>> BEGIN MATERIAL FOR THIS EXERCISE
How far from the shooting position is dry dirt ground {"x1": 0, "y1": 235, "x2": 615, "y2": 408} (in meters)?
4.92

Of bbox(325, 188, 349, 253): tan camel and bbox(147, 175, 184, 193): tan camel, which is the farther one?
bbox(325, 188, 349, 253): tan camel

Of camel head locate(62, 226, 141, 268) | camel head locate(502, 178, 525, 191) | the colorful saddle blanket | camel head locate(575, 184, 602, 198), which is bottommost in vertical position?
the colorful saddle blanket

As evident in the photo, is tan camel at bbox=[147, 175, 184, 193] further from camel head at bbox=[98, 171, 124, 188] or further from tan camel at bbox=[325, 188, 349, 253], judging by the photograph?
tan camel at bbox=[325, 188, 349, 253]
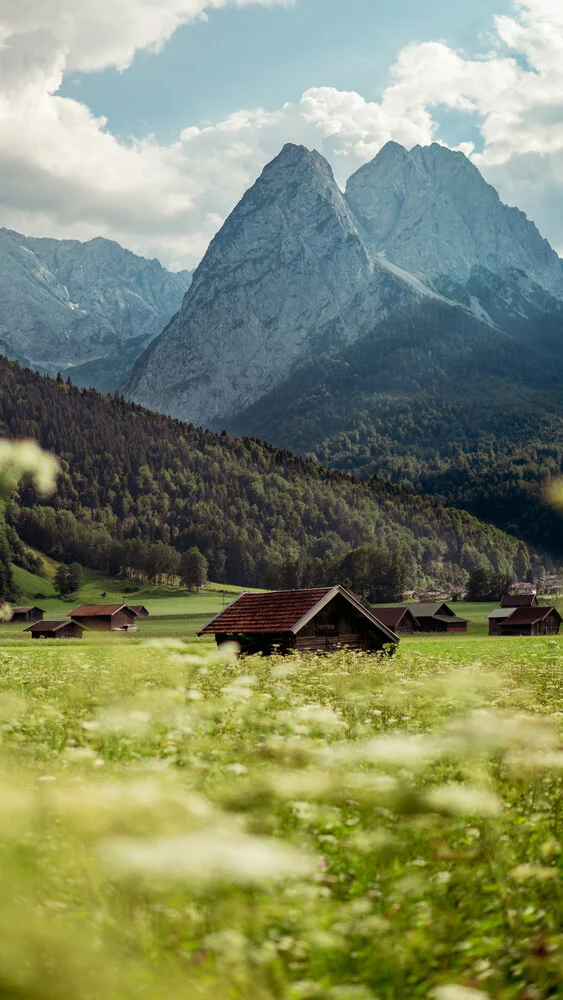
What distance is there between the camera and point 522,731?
7.75m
>> END MATERIAL FOR THIS EXERCISE
EXERCISE TASK – Put every row above into a numbered list, skipping blank lines and leaving out the pictures.

CORRECT RESULT –
1. How far from the shooting position is dry dirt ground {"x1": 0, "y1": 235, "x2": 615, "y2": 408} (in meters)?
2. 4.92
3. Of bbox(325, 188, 349, 253): tan camel and bbox(147, 175, 184, 193): tan camel, which is the farther one?
4. bbox(325, 188, 349, 253): tan camel
5. Of camel head locate(62, 226, 141, 268) | camel head locate(502, 178, 525, 191) | the colorful saddle blanket | camel head locate(575, 184, 602, 198), which is bottommost in vertical position?
6. the colorful saddle blanket
7. As evident in the photo, is tan camel at bbox=[147, 175, 184, 193] further from camel head at bbox=[98, 171, 124, 188] or further from tan camel at bbox=[325, 188, 349, 253], judging by the photograph?
8. tan camel at bbox=[325, 188, 349, 253]
9. What distance is there between the camera and point 522,731?
10. 7.75m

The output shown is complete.